* **Given problem**
Rewrite the lines below with "player's bare forearm" in place of every occurrence of "man's bare forearm", and leave everything else unchanged.

* **Data for processing**
+ + +
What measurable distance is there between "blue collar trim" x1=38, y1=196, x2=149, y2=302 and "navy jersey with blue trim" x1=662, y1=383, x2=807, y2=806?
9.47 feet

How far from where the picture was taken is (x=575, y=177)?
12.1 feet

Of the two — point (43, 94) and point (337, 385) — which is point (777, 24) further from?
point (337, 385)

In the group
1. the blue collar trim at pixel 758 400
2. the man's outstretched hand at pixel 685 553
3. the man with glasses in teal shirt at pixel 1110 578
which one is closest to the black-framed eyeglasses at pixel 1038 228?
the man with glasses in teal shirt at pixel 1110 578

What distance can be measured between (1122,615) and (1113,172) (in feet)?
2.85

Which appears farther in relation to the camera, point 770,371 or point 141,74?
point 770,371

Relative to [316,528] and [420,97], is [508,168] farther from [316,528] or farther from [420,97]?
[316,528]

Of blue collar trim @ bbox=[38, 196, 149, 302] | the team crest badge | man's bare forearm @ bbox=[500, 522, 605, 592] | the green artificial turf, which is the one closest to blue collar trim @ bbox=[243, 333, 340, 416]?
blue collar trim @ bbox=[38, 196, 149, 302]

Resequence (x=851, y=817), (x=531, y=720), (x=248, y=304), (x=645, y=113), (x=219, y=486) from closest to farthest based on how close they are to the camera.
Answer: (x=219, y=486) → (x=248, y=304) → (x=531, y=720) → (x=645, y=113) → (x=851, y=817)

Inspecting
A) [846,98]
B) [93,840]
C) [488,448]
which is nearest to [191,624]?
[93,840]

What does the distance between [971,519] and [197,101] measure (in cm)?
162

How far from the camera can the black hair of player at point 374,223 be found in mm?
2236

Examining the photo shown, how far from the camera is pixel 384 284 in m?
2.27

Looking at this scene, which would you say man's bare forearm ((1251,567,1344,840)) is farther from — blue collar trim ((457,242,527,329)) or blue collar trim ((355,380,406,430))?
+ + +
* **Finished task**
What measurable distance is there between "blue collar trim" x1=38, y1=196, x2=149, y2=302 and "navy jersey with blue trim" x1=662, y1=383, x2=807, y2=806?
9.47 feet

How far from where the picture was taken is (x=575, y=177)?
12.1 feet

Of the two — point (43, 94) and point (337, 385) — which is point (777, 24) further from?
point (337, 385)

In the group
1. the blue collar trim at pixel 758 400
2. the man's outstretched hand at pixel 685 553
3. the man with glasses in teal shirt at pixel 1110 578
which one is closest to the black-framed eyeglasses at pixel 1038 228?
the man with glasses in teal shirt at pixel 1110 578

What distance can be measured between (1122,615) and (1113,172) (in feet)?
2.85

Which appears farther in relation to the camera, point 770,371 or point 141,74?
point 770,371

Relative to [316,528] and [420,97], is [508,168] farther from [316,528] or farther from [420,97]?
[316,528]

Of blue collar trim @ bbox=[38, 196, 149, 302] | the team crest badge | player's bare forearm @ bbox=[500, 522, 605, 592] | the green artificial turf, which is the one closest to blue collar trim @ bbox=[243, 333, 340, 416]?
blue collar trim @ bbox=[38, 196, 149, 302]

Resequence (x=851, y=817), (x=531, y=720), (x=248, y=304), (x=645, y=113), (x=219, y=486) from closest to farthest based on how close they are to the camera.
Answer: (x=219, y=486) → (x=248, y=304) → (x=531, y=720) → (x=645, y=113) → (x=851, y=817)

Inspecting
A) [846,98]
B) [93,840]
C) [488,448]
which is nearest to [191,624]?
[93,840]

What does the distance between [971,519] and [197,101] measure (in cm)?
162

How far from the camera can the black hair of player at point 374,223 be found in mm?
2236

Examining the photo shown, how far from the camera is pixel 384 284 in m?
2.27

Looking at this scene, which would you say player's bare forearm ((1251,567,1344,840)) is farther from — blue collar trim ((457,242,527,329)) or blue collar trim ((355,380,406,430))?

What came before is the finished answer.